Again, many interesting observations come to light. First, it seems that several top ten players often have tough matches against the top 20, with David Goffin’s serving looking particularly vulnerable.
In addition to Goffin, players such as Alexander Zverev, Gael Monfils, Matteo Berrettini and Stefanos Tsitsipas also frequently played five-set matches to break the resistance of top 20 players (more than 20% of the time). This is likely to pose a huge barrier to any potential success potential for top-20 tennis players at Grand Slam tournaments.
The persistent ability to outplay even the best opponents is a factor that has historically indicated the success of the Grand Slam, while it is likely that if a player fails to outplay a strong opponent, he will be drawn into tougher sets and matches.
As a result, they will need to score many key points in order to be successful in multiple matches in a short amount of time. The challenge is compounded by the fact that tougher sets and matches are often longer and therefore contribute more to accumulated fatigue – something that all players should strive to avoid given the prospect of playing seven matches of five sets in two weeks.
Do the best players perform better at Grand Slam tournaments?
Another (and perhaps more important) observation is that both World No. 1 Novak Djokovic and No. 2 Rafael Nadal – the most dominant players in the world in recent years – are the only players who can boast the best overall data than their isolated ATP data.
By definition, this would mean they performed better in Grand Slam tournaments against top 20 opponents than in regular ATP tournaments against players from the same rating bracket.
It is not easy to ascertain why this is so, although one theory worth considering is that they are more efficient at managing their schedules than most other top 10 players.
With the exception of Roger Federer, both Djokovic and Nadal play far fewer sub-Masters 1000 tournaments than the rest of the top ten and are therefore probably better suited to be in fresher physical condition ahead of the next tournament Grand Slam. If any of the players in this group are actively looking for the peak of form for the Grand Slam competition, then it will be them.
Federer also presents an interesting case as his ATP performances and totals show similar numbers and he is also very pragmatic about the number of tournaments he participates in. However, his retention and break rates are still slightly lower against the top 20 Grand Slam opponents compared to the ATP, and perhaps the physically challenging five-set Grand Slam format will prove difficult for the 38-year-old.

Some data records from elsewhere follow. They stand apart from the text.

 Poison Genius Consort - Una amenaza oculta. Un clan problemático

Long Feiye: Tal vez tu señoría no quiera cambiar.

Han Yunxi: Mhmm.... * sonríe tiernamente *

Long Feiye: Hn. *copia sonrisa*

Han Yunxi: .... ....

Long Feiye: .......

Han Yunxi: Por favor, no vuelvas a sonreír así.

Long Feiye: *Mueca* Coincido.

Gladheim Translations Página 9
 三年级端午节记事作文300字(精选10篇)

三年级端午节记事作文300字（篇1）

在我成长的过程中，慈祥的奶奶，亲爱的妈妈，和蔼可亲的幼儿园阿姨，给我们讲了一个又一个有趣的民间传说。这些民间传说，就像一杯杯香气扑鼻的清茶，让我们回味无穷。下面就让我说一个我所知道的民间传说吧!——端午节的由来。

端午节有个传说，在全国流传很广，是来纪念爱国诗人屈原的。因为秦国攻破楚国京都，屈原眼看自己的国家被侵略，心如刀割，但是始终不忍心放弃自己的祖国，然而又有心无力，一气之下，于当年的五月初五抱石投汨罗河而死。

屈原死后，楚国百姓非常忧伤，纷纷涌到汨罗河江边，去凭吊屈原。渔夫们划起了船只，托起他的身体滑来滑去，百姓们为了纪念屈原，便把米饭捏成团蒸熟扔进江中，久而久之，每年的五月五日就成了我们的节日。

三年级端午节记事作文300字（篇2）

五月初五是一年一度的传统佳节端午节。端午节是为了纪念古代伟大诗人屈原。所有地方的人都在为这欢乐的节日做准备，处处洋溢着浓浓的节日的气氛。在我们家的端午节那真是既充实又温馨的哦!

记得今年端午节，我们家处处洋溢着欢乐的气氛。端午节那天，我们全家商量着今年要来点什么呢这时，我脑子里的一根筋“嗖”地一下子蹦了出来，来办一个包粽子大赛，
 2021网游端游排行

Now that this entire elite trio has reached their thirties, it should soon be possible for other players in the top ten to take advantage of any decline in their performance level. It would be reasonable to argue that one lesson the other top ten players can learn from this analysis is that they should perhaps try to replicate the timeline of these three tennis legends.
From a betting standpoint, until there is an obvious statistical downturn from any of these three players, looking for value bets on them against the other top ten Grand Slam players will seem like a smart approach. With the exception of Dominik Thiem, the other top 10 ATP players simply can’t match their performance data to a high-level opposition.